# Angle sum property of triangle

Angle sum property of triangle is one of the most important concepts in triangles. The Angle sum property of triangle says that for any given triangle the sum of all the three angles is equal to ${ 180 }^{ 0 }$.

We can prove Angle sum property of triangle in so many different ways. In that, I will discuss some important and easy proofs. Out of these proofs whatever you are feeling easy that proof you can learn. But if you learn all different kinds of proofs it will be good.

## One of the Proof of Angle sum property of triangle:

We know that the exterior angle of any given triangle is equal to the sum of opposite interior angles of a triangle.

∠ACD = ∠A + ∠B

Now consider the straight line BCD. We know that the total sum of angles on a straight line is equal to ${ 180 }^{ 0 }$.

∠BCA + ∠ACD = ${ 180 }^{ 0 }$.

Therefore, ∠C + ∠A + ∠B = ${ 180 }^{ 0 }$.

In order, if you write then we will get ∠A + ∠B + ∠C = ${ 180 }^{ 0 }$.

Hence it is proved.

### The Practical proof of Angle sum property of triangle:

All the three angles of a triangle are arranged as shown in the above diagram. We know that angles on a straight line are equal to ${ 180 }^{ 0 }$.

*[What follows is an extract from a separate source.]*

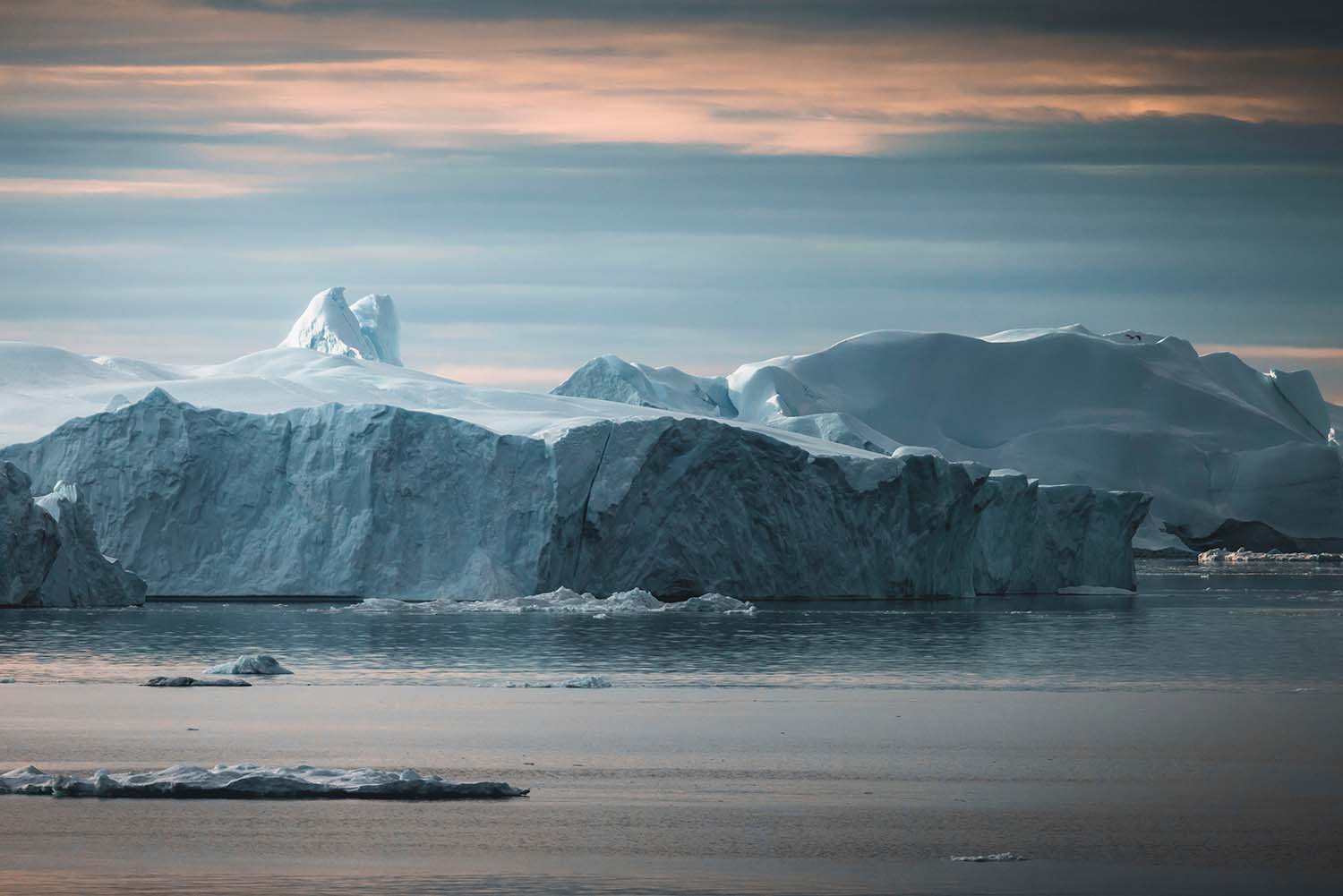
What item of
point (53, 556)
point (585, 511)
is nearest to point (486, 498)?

∠1 + ∠2 + ∠3 = ${ 180 }^{ 0 }$.

Hence it is proved.

#### Another Proof of Angle sum property of triangle:

For a triangle ABC, through the vertex A draw a line parallel to BC.

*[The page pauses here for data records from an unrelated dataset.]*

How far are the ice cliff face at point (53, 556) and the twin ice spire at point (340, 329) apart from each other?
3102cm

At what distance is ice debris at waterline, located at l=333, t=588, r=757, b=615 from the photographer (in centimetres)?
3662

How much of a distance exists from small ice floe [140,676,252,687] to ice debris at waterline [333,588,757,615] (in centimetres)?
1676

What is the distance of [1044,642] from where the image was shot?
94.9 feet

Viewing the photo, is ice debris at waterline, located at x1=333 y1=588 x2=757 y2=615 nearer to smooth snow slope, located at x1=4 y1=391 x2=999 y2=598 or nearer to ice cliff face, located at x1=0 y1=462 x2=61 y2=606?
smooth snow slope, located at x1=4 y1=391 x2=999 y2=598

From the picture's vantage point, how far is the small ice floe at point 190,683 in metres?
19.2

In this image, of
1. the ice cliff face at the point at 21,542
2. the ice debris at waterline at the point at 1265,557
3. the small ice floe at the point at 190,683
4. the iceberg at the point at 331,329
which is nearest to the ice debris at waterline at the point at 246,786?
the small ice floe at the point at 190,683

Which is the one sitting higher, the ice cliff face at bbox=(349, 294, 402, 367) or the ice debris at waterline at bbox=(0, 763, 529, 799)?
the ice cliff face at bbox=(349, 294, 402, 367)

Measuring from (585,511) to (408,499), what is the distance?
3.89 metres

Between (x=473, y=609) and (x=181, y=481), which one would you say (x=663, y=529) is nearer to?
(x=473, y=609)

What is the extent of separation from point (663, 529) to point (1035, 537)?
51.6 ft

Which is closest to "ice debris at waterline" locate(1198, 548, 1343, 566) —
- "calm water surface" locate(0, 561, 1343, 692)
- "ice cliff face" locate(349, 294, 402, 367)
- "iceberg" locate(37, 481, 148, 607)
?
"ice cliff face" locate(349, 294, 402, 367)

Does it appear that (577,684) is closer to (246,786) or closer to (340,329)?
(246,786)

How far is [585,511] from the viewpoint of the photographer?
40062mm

BC is parallel to EF and AC as transversal

∠ACB = ∠FAC

BC is parallel to EF and AB as transversal

∠ABC = ∠EAB

Therefore, as EF is a straight line

∠EAB + ∠A + ∠FAC = ${ 180 }^{ 0 }$.

∠ABC + ∠A + ∠ACB = ${ 180 }^{ 0 }$.

∠B + ∠A + ∠C = ${ 180 }^{ 0 }$.

Therefore, ∠A + ∠B + ∠C = ${ 180 }^{ 0 }$.

Hence it is proved.